Russo looked up from her pad and cleared her throat. "I have a theory," she said.
"A fringe theory," one of her fellow biologists said.
The DCI gave him a hard stare. "Why don't you let us worry about that. Dr. Russo."
She hesitated, then said, "One of the areas I study is called petro-parasitology. I think this fungus you--or whoever--found is a petro-parasitic organism. I agree with the others: I think it belongs to Chytridiomycota, but that's like saying birds and bees are alike because they both have wings."
"Petro-parasitic," Lambert said. "I assume that means what I think it means?"
Russo nodded. "That it eats petroleum-based substances? Yes, that's exactly what it does."
Fisher and Lambert exchanged worried looks.
The other biologists began talking, arguing back and forth across the table. Russo simply folded her hands on her legal pad and waited. The DCI brought the meeting back under control and then said to Russo, "Go on, Doctor."
"The problem is," she said, "that we've never seen a fungi that does this. Technically, there's no reason why it couldn't exist. There are enzymes we use to clean up oil spills all the time. They feed on the oil, neutralize it, then die and degrade and become part of the food chain."
"But you're not talking about that, are you?" said Lambert.
"No. I'm talking about a self-sustaining organism that feeds on petroleum-based substances--from crude oil, to kerosene, to the gas we put in our cars--then replicates and spreads, just like a fungal colony would. See, the thing about fungus is that it's hearty, tenacious stuff. It's hard to kill and harder still to make sure you've killed it all. It can lie dormant for years--for millennia--then just flip itself back on and pick up where it left off."
"Okay," the DCI said, "clearly the rest of you have concerns about Dr. Russo's theory. Am I correct?" There were emphatic nods around the table. "But let me ask you this--and I want to hear it straight--is her theory plausible?
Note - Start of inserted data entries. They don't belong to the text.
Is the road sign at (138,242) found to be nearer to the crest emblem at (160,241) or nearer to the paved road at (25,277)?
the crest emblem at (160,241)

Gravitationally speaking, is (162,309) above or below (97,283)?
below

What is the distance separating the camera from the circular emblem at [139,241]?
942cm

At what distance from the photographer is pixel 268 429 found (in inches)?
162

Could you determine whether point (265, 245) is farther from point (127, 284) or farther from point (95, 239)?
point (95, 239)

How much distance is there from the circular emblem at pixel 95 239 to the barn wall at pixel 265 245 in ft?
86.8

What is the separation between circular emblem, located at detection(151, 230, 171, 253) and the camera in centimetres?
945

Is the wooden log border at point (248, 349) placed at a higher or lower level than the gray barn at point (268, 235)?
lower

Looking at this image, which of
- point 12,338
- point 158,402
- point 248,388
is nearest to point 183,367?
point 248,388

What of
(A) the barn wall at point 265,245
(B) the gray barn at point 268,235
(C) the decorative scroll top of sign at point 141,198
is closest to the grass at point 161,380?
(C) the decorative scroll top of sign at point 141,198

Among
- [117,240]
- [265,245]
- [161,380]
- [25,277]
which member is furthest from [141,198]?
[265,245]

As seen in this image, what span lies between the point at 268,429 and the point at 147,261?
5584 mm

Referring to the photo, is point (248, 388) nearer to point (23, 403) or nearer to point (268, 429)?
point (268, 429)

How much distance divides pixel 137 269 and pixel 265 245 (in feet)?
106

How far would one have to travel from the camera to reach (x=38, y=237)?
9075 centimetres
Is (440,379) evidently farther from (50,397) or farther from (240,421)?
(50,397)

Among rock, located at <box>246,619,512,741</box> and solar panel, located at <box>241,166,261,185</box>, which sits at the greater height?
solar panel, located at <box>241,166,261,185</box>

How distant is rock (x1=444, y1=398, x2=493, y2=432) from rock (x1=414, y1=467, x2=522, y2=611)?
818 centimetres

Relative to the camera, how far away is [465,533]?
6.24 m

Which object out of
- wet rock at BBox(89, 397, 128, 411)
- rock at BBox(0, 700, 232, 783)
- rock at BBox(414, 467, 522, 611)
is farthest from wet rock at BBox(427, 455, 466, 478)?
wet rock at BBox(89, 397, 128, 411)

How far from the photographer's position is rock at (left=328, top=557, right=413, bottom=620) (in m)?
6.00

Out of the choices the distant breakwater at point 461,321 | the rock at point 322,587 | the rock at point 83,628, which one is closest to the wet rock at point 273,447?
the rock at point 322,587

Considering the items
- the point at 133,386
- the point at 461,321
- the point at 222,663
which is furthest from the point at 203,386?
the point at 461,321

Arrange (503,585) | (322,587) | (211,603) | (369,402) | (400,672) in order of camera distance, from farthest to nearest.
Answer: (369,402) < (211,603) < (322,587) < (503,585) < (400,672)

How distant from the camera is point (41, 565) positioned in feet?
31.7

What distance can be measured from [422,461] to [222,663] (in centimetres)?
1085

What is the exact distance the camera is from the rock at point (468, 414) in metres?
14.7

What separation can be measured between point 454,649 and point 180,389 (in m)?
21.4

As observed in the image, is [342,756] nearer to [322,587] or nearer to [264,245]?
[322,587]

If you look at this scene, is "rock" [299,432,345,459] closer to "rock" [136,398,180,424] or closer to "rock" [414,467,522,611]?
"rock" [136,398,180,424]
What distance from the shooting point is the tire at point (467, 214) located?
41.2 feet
Could there be something to it?"
No one responded.
"Goddamn it," the DCI barked. "I don't care about your egos, or your funding woes, or whether a theory is mainstream or fringe. If anyone at this table either doesn't believe Dr. Russo's theory is plausible or has a better theory, speak up right now, or I'll make sure you spend the rest of your careers counting fly turds."
Again, none of the scientists responded. Some looked at their hands; others shifted nervously in their seats. The DCI looked at each one in turn. "No? No one?" He turned to Russo again. "Doctor, I assume you have some ideas how we can confirm or refute whether this stuff is . . . What did you call it?"
"Petro-parasitic."
"Right."
Russo thought for a moment, then nodded. "I'll have an answer for you in the morning."
THEDCI thanked and excused the group, save Fisher, Lambert, the DOE undersecretary, and the scientist from the High Energy Physics division, a tall, balding man with thick, wiry eyebrows named Weldon Shoals.
"There's another component to this issue we need to discuss," the DCI said. "I know everyone here has top secret and above clearance, but I'll remind you that whatever we discuss stays here."
The undersecretary and Shoals nodded.
The DCI turned to Lambert. "Irv, if you would."
Lambert spent the next ten minutes outlining what they knew and what they suspected about PuH-19. He left out any mention of Peter, Calvin Stewart, Bolot Omurbai, or the North Koreans. Top secret clearances or not, these men didn't have the need to know.
"The question we have," the DCI said, "is what could someone with technical know-how do with this fungus, some PuH-19, and a linear particle accelerator?"
"You mean, could they create a giant fungus monster, or some kind of cancer supercure?" Shoals said, straight-faced.
Fisher chuckled. The DCI, hiding his own smile, replied, "No, what I'm asking is could the fungus's characteristics be enhanced--altered."